Jackson in Action: case law
In our regular monthly round up of cases we look at the effects of the changes to the Civil Procedure Rules under the Jackson Reforms:
Relief from sanctions/service of respondent’s notice: In Pipe v Spicehaart Estate Agents Ltd (2016) Sweeney J, sitting in the Queen’s Bench Division refused to grant relief from sanctions to a respondent who had filed their respondent’s notice 48 days out of time. This was a serious and significant breach, for which there was no good reason. Applying the three stage test set out in Denton, the Court noted that the respondent had delayed filing their skeleton argument and failed to engage with the appellant. The respondent’s conduct in this small claims track case, stopped the parties from conducting the litigation at proportionate cost and had been their second breach.
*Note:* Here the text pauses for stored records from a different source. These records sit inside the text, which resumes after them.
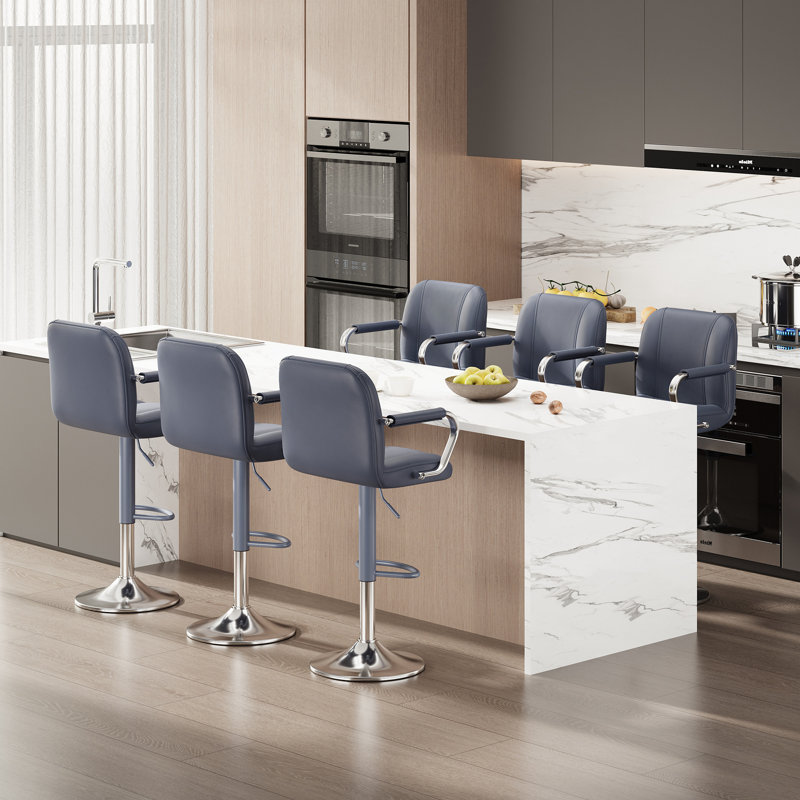 Tavion Adjustable Swivel Faux Leather Bar Stool with Armrests and Footrest, Blue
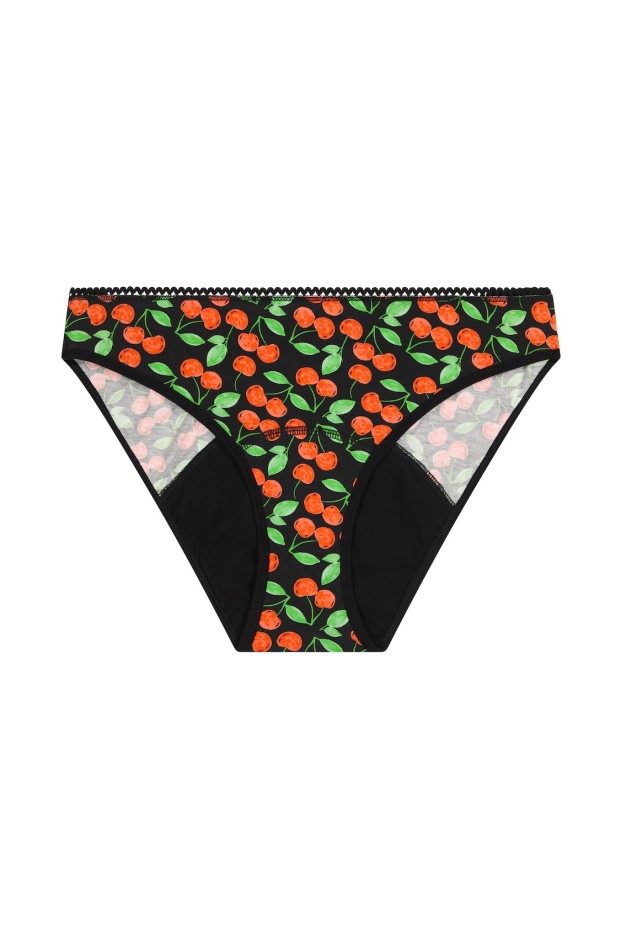 Culotte menstruelle  GOTS - Flux moyen - Cerises Noir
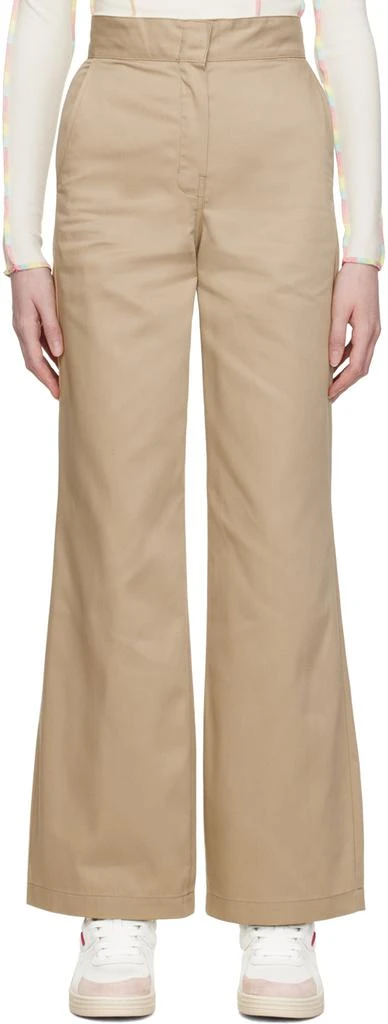 Palm Angels Beige Reversed Waistband Trousers
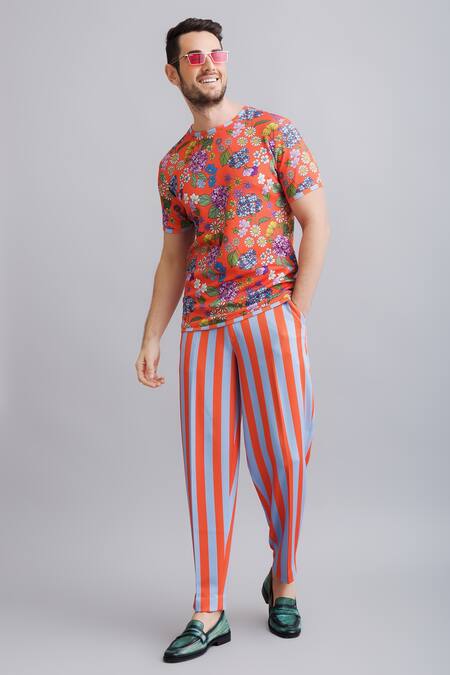 Buy_Nautanky_Orange Neoprene Floral, Striped Print T-shirt And Pant Set _Online_at_Aza_Fashions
They would not be permitted to rely upon their notice. 18/1/16
Relief from sanctions/service of witness statements: In Birch v Beccanor Ltd & Anor (2016), sitting in the Chancery Division, Norris J concluded that to refuse relief from sanctions in an application to extend the time for service of witness evidence, which had been deliberately served late, without good reason, would not prejudice the applicant, as the applicant was still able to call evidence to support its pleaded case. The Judge commented, “If CPR 3.9 and the particular emphasis it now contains has any meaning, in my judgment this is the sort of case to which it must apply”. The application was heard along with an application to vacate the trial and an application for leave to amend the defence to bring a counterclaim. The Judge also refused these applications. 4/2/16
The following are cases where the court had regard to the test in Mitchell and/or Denton, notwithstanding the fact that they were not applications for relief from sanctions per se:
Relief from sanctions regime/defence to counterclaim: In Joshi & Welch Ltd v Tay Foods (2015), Green J sitting in the Queen’s Bench Division, overturned a decision to refuse relief from sanctions in a case where the claimant had failed to file a defence to the defendant’s counterclaim, disagreeing with the Judge’s application of the test in Denton. The claimant had applied before judgment had been entered and at a time when an application under CPR r.3.9 was not technically needed. The breach had not caused any prejudice to the defendant and was wholly technical in nature. 2/12/15
This information is intended as a general discussion surrounding the topics covered and is for guidance purposes only. It does not constitute legal advice and should not be regarded as a substitute for taking legal advice. DWF is not responsible for any activity undertaken based on this information.